Aldo Grasso: “Non c’è niente di razionale in Rai”


“Le logiche interne della Rai non hanno nulla di razionale. Sono il prodotto di eventi casuali. Nessuno è attualmente impegnato a ragionare in termini di visione globale”: la critica è durissima e arriva come una scudisciata da una voce autorevolissima, quella di Aldo Grasso (nella foto a sinistra), firma di punta del Corriere della Sera e professore ordinario di Storia della radio e della televisione, presso l'Università Cattolica del Sacro Cuore di Milano, oltre che direttore del Ce.R.T.A (Centro di ricerca per la televisione e gli audiovisivi) e autore di TeleVisioni, video-rubrica di critica televisiva on line sul corriere.it, con tanto di forum seguito da centinaia di persone.


Già partita l’eliminazione di Melevisione e degli altri programmi


Con o senza logica, resta il fatto che la direzione generale della Rai ha deciso di eliminare dal palinsesto di Raitre cartoni animati, telefilm e programmi per bambini e per ragazzi, a partire dal prossimo ottobre. Il motivo: la necessità di risparmiare.

Professor Grasso, cancellare i programmi per l’infanzia da una rete generalista è una scelta imposta dal passaggio alla piattaforma digitale?
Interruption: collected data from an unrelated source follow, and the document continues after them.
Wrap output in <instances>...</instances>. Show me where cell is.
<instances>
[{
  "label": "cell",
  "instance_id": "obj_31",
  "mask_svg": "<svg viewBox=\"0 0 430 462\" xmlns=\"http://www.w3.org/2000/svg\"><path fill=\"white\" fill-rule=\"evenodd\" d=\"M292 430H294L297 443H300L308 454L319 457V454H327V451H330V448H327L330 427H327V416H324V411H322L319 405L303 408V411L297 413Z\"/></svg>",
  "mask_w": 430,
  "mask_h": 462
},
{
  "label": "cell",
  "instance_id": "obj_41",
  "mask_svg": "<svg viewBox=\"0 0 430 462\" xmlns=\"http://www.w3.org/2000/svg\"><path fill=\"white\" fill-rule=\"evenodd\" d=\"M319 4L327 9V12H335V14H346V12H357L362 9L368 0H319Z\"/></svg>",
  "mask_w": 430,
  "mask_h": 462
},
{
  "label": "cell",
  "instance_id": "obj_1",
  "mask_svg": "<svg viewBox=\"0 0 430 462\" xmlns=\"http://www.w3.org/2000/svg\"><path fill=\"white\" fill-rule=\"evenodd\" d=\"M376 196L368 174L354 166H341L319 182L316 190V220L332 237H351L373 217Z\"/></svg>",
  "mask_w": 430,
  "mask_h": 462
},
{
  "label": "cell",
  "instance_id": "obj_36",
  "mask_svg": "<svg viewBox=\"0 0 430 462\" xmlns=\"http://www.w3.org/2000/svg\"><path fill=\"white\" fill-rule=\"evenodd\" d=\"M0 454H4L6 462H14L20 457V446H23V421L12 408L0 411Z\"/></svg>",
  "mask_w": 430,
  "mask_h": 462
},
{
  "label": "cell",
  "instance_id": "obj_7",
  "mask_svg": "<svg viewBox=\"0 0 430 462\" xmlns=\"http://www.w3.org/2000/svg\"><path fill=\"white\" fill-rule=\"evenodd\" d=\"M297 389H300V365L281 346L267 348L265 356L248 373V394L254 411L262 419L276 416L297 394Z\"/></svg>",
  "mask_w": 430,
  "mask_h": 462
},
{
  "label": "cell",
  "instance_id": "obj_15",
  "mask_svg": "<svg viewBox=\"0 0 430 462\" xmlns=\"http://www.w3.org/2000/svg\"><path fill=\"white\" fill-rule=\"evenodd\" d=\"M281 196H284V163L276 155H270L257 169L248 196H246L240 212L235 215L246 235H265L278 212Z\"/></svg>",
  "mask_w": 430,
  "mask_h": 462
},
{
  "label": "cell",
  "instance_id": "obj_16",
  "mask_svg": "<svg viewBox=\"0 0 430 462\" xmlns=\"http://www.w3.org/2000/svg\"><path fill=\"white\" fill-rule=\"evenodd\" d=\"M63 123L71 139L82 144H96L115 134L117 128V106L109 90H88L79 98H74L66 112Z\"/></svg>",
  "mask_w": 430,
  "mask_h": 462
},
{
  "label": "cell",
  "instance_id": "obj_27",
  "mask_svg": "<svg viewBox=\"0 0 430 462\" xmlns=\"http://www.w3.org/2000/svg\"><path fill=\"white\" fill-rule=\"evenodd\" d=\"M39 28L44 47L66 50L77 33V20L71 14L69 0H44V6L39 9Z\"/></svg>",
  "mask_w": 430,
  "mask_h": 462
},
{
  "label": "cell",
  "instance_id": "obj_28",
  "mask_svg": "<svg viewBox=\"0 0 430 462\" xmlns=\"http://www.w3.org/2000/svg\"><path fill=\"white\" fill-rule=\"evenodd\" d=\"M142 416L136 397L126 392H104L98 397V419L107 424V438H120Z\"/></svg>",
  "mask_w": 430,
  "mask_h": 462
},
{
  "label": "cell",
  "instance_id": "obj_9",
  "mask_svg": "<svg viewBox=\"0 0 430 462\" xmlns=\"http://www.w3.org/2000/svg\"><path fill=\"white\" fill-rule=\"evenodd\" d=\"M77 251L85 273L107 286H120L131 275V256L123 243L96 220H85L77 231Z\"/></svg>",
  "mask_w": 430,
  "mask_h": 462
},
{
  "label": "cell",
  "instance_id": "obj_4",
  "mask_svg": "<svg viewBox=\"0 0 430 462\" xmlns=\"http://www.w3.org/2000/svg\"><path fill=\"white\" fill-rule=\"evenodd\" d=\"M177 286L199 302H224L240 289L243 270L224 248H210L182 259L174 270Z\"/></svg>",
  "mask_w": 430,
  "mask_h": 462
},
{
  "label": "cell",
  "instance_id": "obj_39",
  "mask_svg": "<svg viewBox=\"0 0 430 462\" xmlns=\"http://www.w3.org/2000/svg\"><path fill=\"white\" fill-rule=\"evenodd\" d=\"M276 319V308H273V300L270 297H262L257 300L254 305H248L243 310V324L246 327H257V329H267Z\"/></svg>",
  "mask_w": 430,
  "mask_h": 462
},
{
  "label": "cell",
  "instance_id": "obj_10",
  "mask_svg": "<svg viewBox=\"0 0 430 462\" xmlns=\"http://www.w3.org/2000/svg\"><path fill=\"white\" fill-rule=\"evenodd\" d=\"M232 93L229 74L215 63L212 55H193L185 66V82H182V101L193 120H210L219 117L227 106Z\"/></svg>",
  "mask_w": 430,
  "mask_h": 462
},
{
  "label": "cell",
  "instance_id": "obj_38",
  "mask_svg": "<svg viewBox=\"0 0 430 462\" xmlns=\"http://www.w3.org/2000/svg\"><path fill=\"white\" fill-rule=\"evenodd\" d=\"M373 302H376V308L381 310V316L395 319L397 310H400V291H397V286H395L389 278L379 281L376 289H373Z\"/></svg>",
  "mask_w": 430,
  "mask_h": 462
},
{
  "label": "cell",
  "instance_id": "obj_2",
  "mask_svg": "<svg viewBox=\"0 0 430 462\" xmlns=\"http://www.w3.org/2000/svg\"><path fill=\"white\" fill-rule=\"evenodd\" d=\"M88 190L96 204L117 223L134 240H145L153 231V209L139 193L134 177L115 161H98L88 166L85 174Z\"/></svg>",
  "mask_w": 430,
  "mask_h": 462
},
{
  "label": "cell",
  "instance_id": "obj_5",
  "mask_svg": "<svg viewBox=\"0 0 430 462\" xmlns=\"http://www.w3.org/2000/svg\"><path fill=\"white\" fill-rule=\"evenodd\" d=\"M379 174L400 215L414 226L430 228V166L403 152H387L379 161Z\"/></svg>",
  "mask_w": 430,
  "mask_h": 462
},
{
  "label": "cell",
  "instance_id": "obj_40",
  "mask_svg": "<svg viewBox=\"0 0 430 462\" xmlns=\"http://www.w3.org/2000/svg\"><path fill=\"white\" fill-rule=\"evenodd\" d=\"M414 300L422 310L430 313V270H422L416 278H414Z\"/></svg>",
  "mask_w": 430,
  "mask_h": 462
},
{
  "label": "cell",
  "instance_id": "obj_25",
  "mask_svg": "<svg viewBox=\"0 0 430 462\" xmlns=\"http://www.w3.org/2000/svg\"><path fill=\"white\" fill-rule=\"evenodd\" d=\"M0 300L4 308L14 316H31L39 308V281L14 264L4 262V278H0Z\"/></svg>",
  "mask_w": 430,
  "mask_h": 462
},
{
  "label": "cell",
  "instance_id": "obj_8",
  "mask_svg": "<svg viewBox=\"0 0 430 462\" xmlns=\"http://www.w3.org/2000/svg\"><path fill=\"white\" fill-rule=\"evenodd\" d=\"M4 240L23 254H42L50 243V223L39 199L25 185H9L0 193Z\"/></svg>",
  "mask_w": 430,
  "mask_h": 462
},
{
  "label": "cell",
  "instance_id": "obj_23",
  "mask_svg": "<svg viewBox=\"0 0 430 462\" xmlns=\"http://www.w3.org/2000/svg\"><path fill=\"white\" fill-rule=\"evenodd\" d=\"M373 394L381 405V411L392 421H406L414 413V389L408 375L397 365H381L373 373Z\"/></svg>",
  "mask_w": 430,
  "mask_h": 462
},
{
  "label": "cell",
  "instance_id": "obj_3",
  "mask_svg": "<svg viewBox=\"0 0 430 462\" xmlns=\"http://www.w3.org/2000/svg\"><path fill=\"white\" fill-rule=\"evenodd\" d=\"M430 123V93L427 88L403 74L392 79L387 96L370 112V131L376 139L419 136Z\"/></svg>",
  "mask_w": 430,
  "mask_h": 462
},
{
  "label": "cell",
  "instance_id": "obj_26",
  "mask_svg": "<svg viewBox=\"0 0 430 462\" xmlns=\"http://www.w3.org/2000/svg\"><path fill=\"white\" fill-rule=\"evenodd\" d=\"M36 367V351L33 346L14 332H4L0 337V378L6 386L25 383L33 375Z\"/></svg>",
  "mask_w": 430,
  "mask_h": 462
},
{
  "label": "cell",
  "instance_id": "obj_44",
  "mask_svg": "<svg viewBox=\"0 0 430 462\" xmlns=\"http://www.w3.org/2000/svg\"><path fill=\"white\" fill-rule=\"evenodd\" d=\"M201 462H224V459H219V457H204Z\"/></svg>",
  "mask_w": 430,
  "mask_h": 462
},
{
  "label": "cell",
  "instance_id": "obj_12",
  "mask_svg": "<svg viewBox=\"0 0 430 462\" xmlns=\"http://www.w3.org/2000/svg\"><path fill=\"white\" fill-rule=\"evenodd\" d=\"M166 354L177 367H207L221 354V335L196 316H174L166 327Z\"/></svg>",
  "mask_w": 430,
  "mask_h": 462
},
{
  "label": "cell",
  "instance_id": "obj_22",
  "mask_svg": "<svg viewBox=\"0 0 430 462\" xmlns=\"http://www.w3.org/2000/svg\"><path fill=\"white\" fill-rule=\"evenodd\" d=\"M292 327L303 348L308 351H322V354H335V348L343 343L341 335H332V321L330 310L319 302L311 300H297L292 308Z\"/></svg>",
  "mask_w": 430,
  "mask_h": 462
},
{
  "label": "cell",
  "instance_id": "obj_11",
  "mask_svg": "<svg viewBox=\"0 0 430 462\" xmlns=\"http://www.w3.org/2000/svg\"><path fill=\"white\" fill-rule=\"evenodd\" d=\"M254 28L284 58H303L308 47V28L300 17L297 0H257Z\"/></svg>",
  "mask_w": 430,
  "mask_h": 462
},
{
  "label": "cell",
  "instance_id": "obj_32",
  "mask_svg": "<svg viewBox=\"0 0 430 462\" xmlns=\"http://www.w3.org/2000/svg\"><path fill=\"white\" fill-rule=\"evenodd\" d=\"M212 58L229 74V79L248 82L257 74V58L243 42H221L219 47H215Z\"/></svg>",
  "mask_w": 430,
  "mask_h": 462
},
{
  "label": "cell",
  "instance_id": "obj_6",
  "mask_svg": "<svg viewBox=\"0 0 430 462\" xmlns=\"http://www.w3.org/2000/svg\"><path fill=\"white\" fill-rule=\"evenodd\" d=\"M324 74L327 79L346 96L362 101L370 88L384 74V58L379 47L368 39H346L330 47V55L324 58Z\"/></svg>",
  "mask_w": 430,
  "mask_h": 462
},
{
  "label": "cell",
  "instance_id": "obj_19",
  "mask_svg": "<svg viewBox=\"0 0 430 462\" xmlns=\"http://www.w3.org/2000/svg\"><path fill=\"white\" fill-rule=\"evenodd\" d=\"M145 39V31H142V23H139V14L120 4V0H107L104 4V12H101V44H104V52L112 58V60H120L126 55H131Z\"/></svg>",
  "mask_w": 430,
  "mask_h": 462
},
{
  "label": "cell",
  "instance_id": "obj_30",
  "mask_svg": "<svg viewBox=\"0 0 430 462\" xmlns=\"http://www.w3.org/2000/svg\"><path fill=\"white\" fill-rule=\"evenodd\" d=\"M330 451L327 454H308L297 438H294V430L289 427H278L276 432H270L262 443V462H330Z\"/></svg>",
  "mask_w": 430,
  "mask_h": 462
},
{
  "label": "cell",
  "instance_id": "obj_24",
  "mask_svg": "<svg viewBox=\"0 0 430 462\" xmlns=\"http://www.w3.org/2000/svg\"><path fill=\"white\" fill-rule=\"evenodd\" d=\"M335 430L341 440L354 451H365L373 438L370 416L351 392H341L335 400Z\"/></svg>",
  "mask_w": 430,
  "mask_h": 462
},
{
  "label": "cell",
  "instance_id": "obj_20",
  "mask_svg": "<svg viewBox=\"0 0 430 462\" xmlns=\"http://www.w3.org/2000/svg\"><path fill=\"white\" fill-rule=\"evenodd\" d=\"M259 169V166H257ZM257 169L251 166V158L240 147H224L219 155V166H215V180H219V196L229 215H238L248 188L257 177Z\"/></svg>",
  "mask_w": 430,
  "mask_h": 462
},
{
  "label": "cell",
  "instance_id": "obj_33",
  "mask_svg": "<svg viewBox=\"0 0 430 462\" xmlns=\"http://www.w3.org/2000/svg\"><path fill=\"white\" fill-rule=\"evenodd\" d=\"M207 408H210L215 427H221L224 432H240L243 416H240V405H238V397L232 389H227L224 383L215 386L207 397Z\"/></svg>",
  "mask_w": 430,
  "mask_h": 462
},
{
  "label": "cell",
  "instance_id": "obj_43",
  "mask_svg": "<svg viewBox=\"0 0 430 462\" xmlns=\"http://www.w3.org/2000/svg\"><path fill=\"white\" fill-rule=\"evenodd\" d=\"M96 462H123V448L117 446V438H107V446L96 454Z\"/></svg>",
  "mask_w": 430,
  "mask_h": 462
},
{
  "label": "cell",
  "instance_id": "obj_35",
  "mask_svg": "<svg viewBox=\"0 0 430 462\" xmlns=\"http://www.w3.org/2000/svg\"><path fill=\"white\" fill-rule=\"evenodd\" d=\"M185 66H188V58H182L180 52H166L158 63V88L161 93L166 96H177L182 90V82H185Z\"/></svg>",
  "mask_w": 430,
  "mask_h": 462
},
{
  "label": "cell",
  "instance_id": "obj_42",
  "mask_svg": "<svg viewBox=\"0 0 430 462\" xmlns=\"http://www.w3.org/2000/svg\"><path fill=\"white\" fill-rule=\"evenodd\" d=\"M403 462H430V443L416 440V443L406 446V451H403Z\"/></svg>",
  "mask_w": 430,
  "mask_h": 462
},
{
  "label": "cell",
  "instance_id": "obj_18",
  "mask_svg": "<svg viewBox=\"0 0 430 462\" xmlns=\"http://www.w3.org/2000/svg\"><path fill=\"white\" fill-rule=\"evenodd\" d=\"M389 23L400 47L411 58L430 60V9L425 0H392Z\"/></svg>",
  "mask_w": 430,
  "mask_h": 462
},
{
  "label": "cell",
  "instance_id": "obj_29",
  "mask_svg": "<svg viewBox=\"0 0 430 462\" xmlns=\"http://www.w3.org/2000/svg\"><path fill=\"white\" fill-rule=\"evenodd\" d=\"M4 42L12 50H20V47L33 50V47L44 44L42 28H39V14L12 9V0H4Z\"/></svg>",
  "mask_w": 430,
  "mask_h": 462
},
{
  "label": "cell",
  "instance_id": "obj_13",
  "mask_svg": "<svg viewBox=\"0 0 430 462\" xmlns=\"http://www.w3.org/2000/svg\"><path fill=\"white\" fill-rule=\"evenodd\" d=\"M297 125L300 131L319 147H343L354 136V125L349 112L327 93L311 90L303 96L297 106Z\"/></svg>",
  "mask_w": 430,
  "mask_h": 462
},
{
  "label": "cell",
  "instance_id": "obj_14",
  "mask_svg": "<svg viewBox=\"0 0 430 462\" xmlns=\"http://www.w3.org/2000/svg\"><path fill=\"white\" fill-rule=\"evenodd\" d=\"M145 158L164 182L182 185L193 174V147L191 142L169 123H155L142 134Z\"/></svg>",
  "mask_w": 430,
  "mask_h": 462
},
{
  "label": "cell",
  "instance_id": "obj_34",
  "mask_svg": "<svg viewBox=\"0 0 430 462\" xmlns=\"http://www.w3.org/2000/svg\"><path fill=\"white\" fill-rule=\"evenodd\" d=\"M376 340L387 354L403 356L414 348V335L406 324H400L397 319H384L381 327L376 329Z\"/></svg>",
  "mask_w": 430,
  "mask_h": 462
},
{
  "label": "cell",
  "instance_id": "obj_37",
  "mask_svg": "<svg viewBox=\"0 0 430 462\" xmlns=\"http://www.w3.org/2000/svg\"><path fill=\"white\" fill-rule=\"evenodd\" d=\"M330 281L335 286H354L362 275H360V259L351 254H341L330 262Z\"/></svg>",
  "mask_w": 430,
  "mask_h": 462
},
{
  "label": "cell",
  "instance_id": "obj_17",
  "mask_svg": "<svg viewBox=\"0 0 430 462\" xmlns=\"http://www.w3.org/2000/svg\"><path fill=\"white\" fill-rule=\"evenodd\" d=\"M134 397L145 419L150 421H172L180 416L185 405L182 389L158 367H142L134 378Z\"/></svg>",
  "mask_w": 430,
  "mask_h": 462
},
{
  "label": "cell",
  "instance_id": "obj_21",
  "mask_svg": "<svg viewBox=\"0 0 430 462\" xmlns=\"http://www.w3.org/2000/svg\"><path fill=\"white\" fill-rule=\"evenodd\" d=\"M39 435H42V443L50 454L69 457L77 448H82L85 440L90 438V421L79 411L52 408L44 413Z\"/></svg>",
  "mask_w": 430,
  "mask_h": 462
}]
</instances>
Nel passaggio al digitale, la Rai, come tutti gli altri, ha lanciato canali tematici dedicati ai bambini e ai ragazzi.
La scelta dei canali tematici è lo snodo editoriale dei prossimi anni, il moloch della tv generalista non è più efficace, sta crollando pian piano.
Anche se il fenomeno non è immediato, è comunque inarrestabile.
In questa ottica è normale che le reti generaliste cedano parte dei contenuti alle reti tematiche.

Qual è il vantaggio per chi trasmette?
In termini economici, i canali tematici permettono di fare programmazioni più coerenti, ma soprattutto favoriscono un aumento notevole dei guadagni perché di solito vengono riempiti con format acquistati all’estero.
Quando parliamo di servizio pubblico, però, dovremmo fare un discorso diverso. La Tv pubblica è un’azienda che vive solo di mercato e profitti o è anche un centro di produzione culturale e pedagogica?

Quale dovrebbe essere secondo lei il compito della Rai in questo campo?
Il servizio pubblico dovrebbe promuovere una linea didattica nazionale, in sintonia con la cultura del nostro paese.
Cartoni animati e programmi per l’infanzia, fatti anche bene, negli Stati Uniti o in qualunque altro paese del mondo, potrebbero essere molto interessanti, ma non rispecchiare la nostra linea pedagogica. Sarebbe meglio, quindi affiancare a format acquistati all’estero prodotti confezionati in Italia.

Qual è la peculiarità della produzione televisiva per l’infanzia in Italia?

L’’identità l’ha trovata da qualche anno con L’albero azzurro, la Melevisione, i personaggi del Fantabosco, cioè quando è nato un centro di produzione dedicato a Torino, in cui si è portato avanti un progetto di ricerca, una proposta creativa calibrata proprio sui bambini e sui ragazzi. E' stata la prima volta che si è aperto una via italiana alla tv dell’infanzia.
Prima di allora non si faceva altro che confezionare programmi televisivi per grandi adattati ai bambini, modello Zecchino d’oro, per intenderci.

Insomma, in questo momento di passaggio cosa dovrebbe fare la Rai?
Dovrebbe tentare di conciliare due linee: quella meramente commerciale e quella editoriale e culturale.
È giusto aprire ai canale tematici, ma bisognerebbe farlo senza perdere la propria prerogativa di servizio pubblico.